We know that the electric field lines cannot intersect in this way:

But what about this way?(where the two lines have the same slope at the point where they touch) :

Could the second situation ever occur? And why yes/no?

• In the second case if they have the same slope, then they have the same tangent. So they are not intersecting but touching. Is that what you mean? Oct 24, 2015 at 16:15
• @Aniket yes, sorry Oct 24, 2015 at 16:20

There are two properties one can read from a display of electric field lines:

• the direction of the field

• the strength of the field (up to a constant of proportionality)

The former is tangent to the field line, or some kind of weighted average of the tangents to nearby field lines. This is the property usually invoked to show that they can not cross (can't point in two directions at once, see?). You've more or less defeated that argument.

But let's consider the second property: the local strength of the electric field is inversely proportional to the distance between the lines in this region of space. As your proposed lines swoop towards each other that distance goes to zero with the consequence that the strength of the field increases without bound. Another un-physical conclusion.

You can arrange a physical situation that approximates your drawing by getting very high field strengths in a pinch, but not one in which the drawing is exactly correct.

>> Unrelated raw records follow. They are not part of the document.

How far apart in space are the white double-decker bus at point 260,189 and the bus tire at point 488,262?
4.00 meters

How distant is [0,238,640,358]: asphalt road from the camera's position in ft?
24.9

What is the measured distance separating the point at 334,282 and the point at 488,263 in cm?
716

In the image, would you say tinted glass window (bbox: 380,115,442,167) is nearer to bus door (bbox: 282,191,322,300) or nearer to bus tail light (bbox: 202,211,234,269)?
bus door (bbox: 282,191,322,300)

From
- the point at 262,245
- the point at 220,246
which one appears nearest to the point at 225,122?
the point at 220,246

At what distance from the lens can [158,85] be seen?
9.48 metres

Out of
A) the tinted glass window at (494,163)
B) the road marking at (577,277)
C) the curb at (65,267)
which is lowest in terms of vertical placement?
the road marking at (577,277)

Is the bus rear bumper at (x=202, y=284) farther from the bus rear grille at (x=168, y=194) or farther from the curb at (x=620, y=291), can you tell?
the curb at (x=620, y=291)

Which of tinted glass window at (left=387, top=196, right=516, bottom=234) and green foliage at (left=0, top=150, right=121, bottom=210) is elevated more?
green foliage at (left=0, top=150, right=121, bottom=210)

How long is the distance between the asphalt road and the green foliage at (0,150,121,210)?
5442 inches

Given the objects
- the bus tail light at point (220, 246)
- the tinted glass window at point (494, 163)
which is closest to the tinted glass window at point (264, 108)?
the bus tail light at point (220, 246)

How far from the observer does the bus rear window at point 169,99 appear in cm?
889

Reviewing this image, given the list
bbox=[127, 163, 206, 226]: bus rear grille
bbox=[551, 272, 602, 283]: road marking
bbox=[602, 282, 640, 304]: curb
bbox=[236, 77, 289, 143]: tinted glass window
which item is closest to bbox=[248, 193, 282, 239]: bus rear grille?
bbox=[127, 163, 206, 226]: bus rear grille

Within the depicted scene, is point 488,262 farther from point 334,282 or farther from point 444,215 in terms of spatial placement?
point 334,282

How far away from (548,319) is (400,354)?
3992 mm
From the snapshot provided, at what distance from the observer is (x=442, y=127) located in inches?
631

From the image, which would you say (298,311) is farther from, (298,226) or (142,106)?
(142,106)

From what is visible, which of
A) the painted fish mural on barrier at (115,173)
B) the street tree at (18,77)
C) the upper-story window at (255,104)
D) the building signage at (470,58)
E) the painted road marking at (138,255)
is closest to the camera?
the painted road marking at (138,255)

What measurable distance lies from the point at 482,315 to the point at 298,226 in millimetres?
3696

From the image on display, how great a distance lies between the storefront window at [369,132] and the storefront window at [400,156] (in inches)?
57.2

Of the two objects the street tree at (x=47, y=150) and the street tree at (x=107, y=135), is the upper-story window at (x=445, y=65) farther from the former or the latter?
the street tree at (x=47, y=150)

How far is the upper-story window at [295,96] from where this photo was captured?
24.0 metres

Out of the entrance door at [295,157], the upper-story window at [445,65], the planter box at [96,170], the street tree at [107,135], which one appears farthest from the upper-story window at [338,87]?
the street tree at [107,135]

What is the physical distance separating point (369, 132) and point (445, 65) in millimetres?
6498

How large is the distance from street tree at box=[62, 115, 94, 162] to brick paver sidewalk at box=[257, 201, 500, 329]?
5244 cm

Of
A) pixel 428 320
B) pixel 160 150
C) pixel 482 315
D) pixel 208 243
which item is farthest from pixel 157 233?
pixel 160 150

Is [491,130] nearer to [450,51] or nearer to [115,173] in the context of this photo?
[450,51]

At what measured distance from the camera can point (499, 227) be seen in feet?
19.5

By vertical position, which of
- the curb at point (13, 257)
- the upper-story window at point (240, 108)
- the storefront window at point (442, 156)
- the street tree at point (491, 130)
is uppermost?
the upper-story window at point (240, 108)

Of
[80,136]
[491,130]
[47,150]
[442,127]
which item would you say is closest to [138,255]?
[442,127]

• This argument is not convincing. The relation between the strength of the field and the distance between the field lines originates from the flux conservation, in regions of zero charge density, across two surfaces of a flux tube. Provided one of these surfaces shrinks in one direction and expands in another direction, the surface area may remain the same, thus allowing two field lines to become very close without implying a diverging field. Apr 28 at 6:42

Although based on a correct physical intuition, the original accepted answer is not mathematically sound.

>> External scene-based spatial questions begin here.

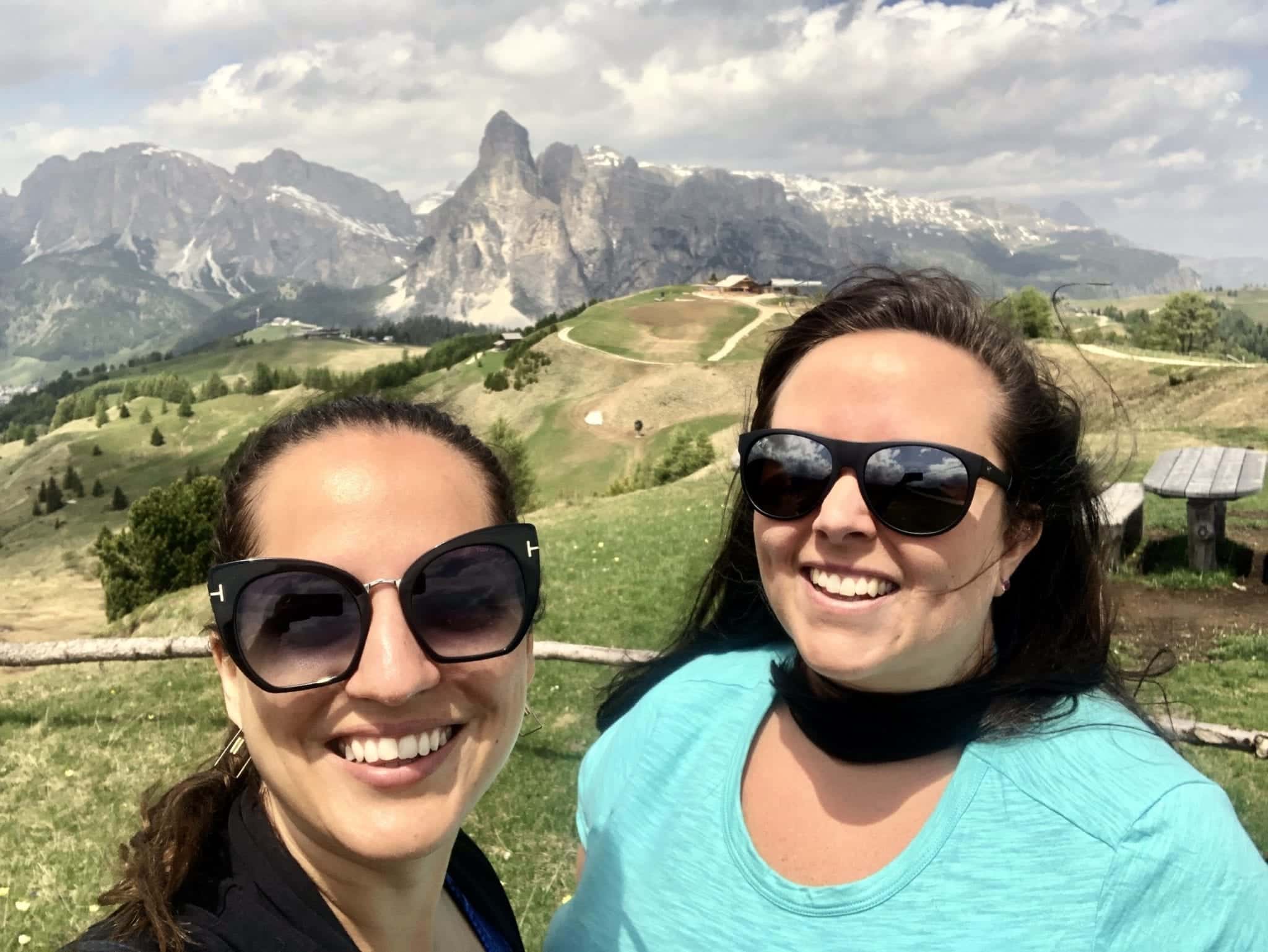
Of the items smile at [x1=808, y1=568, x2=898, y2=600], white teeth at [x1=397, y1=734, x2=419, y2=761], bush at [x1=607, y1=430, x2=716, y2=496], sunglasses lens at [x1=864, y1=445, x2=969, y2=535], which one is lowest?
bush at [x1=607, y1=430, x2=716, y2=496]

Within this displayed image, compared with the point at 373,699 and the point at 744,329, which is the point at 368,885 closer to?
the point at 373,699

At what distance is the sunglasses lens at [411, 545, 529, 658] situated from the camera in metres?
2.15

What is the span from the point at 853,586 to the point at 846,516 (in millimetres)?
195

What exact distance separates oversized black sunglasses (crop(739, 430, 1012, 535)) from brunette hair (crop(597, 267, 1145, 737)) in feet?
0.69

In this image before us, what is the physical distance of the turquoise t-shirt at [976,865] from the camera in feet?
6.87

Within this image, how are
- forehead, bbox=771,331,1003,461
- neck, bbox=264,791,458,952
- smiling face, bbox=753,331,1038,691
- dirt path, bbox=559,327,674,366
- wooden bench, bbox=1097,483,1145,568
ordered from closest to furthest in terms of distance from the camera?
neck, bbox=264,791,458,952 < smiling face, bbox=753,331,1038,691 < forehead, bbox=771,331,1003,461 < wooden bench, bbox=1097,483,1145,568 < dirt path, bbox=559,327,674,366

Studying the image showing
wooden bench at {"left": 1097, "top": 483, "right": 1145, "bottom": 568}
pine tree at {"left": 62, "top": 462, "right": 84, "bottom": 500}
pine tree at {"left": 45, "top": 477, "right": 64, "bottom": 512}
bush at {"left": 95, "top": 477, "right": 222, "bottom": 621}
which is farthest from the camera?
pine tree at {"left": 62, "top": 462, "right": 84, "bottom": 500}

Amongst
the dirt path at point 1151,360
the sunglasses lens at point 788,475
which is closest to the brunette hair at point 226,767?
the sunglasses lens at point 788,475

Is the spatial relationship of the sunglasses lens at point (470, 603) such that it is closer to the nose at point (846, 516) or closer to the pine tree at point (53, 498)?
the nose at point (846, 516)

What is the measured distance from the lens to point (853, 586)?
256cm

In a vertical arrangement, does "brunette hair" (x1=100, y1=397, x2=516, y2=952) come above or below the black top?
above

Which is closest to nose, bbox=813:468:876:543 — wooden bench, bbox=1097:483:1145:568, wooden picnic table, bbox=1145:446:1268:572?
wooden bench, bbox=1097:483:1145:568

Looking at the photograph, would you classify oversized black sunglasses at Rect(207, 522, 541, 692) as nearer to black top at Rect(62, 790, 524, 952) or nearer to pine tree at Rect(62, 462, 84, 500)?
black top at Rect(62, 790, 524, 952)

The real problem with two field lines intersecting with the same slope is that, in such a situation, the uniqueness of the integral curves of the electric field would be violated: from the contact point, there would start two different field lines. The equation of the electric field lines $${\bf r}(s)$$ ($$s$$ is a one dimensional parameter) is: $$\frac{{\rm d} {\bf r}}{{\rm d}s} = {\bf E}({\bf r}(s)).$$ A sufficient condition for the local uniqueness of the solution of this set of differential equations is the local Lipschitz continuity of the electric field components. Therefore, in a point of non-uniqueness of the field lines, the electric field should not be Lipschitz-continuous. This would imply a locally unbounded variation of the field. Mathematically the non-Lipschitz possibility can be excluded for the electric field since the electric potential satisfies Laplace's equation and then is a harmonic function that is locally Lipschitz because it is real-analytic.

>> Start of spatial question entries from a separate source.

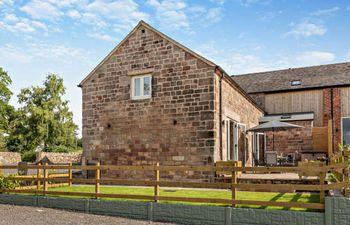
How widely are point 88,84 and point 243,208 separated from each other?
34.4ft

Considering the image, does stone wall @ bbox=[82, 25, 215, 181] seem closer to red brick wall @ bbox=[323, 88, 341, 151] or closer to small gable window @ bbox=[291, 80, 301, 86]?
red brick wall @ bbox=[323, 88, 341, 151]

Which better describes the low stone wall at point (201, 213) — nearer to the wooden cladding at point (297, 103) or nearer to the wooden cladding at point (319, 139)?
the wooden cladding at point (319, 139)

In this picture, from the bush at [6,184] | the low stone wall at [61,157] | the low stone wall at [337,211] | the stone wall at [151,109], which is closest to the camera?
the low stone wall at [337,211]

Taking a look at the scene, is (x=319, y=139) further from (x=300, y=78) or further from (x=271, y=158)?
(x=271, y=158)

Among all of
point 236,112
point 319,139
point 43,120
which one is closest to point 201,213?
point 236,112

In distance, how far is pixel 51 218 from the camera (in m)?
8.12

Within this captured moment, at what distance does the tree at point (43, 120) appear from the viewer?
135ft

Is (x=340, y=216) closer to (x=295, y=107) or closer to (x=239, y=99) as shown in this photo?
(x=239, y=99)

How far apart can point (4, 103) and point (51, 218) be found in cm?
4041

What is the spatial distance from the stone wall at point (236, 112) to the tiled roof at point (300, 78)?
4636mm

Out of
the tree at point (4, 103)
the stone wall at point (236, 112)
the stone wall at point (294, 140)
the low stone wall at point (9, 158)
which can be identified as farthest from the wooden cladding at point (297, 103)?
the tree at point (4, 103)

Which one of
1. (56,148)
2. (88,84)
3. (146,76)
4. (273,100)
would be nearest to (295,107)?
(273,100)

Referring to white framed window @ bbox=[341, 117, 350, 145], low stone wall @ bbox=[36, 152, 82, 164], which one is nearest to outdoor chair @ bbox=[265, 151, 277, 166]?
white framed window @ bbox=[341, 117, 350, 145]

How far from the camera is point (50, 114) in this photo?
136 ft
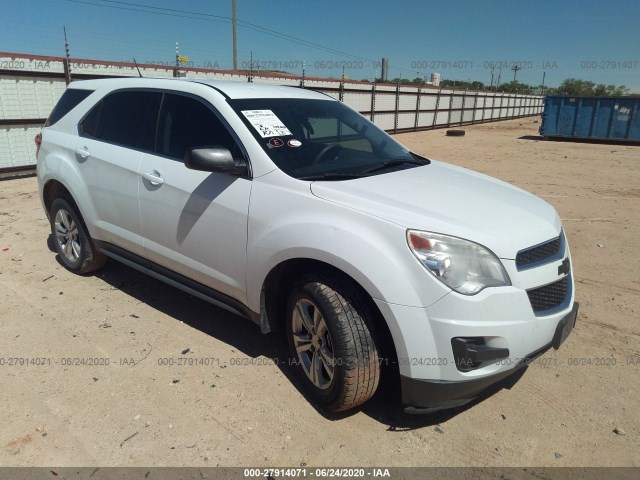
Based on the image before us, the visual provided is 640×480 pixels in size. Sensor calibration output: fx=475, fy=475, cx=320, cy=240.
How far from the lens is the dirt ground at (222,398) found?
2430 mm

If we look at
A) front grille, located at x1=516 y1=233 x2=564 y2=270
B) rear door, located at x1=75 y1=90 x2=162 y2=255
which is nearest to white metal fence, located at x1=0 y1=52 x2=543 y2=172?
rear door, located at x1=75 y1=90 x2=162 y2=255

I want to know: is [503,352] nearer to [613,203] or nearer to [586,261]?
[586,261]

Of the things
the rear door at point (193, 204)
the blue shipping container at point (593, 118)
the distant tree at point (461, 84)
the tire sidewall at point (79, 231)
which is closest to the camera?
the rear door at point (193, 204)

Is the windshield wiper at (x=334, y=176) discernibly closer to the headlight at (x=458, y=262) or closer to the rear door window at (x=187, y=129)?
the rear door window at (x=187, y=129)

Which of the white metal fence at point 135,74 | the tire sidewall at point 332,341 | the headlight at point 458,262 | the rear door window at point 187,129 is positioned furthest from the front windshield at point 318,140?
the white metal fence at point 135,74

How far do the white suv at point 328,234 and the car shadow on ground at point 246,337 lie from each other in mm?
252

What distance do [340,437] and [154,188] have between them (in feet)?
6.87

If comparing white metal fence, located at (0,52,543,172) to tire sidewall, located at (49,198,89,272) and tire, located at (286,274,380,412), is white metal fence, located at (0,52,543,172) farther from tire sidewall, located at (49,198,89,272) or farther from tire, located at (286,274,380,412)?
tire, located at (286,274,380,412)

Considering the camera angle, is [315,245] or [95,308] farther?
[95,308]

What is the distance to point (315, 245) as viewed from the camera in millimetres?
2496

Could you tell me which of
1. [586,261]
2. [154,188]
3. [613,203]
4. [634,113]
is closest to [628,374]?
[586,261]

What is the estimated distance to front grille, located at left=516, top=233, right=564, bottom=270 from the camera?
2.38 meters

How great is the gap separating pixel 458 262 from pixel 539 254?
0.56 m

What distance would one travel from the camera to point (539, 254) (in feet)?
8.21
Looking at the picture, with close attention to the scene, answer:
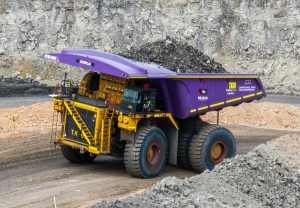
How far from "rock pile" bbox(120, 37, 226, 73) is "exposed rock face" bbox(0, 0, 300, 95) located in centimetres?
1383

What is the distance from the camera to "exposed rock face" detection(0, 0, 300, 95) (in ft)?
86.0

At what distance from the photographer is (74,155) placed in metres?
10.8

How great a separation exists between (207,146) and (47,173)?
3008mm

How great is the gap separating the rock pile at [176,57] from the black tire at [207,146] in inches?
52.5

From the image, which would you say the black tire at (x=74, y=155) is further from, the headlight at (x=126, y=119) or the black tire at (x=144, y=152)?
the headlight at (x=126, y=119)

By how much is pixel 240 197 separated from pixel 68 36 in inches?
782

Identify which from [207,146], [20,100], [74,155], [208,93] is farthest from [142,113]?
[20,100]

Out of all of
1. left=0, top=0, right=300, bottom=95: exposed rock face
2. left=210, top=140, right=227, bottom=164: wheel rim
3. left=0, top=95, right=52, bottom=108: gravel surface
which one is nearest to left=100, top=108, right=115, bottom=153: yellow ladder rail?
left=210, top=140, right=227, bottom=164: wheel rim

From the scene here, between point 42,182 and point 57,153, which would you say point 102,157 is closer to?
point 57,153

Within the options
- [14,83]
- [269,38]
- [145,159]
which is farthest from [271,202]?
[269,38]

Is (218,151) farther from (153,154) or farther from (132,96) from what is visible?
(132,96)

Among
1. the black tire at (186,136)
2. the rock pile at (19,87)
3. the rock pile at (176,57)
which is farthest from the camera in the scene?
the rock pile at (19,87)

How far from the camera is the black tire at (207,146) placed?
1051 cm

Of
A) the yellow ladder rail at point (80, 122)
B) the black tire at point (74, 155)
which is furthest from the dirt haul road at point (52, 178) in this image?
the yellow ladder rail at point (80, 122)
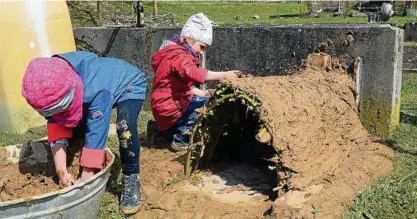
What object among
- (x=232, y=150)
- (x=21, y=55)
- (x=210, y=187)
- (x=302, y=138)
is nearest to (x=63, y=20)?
(x=21, y=55)

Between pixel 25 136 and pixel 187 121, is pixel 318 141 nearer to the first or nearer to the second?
pixel 187 121

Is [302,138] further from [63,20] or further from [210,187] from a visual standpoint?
[63,20]

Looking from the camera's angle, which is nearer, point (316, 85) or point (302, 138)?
point (302, 138)

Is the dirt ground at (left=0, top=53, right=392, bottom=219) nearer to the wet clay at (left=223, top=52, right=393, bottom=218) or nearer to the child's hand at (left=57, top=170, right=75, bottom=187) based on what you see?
the wet clay at (left=223, top=52, right=393, bottom=218)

From the physical side, one could translate the mathematical properties into the fact that local unbounded variation of the electric field, in turn, would mean the large strength mentioned in the accepted answer. However, the reason is not directly connected to the relation between the density of field lines and the strength of the field. The real reason is in the way electric field can vary from point to point, as ruled by Maxwell equations.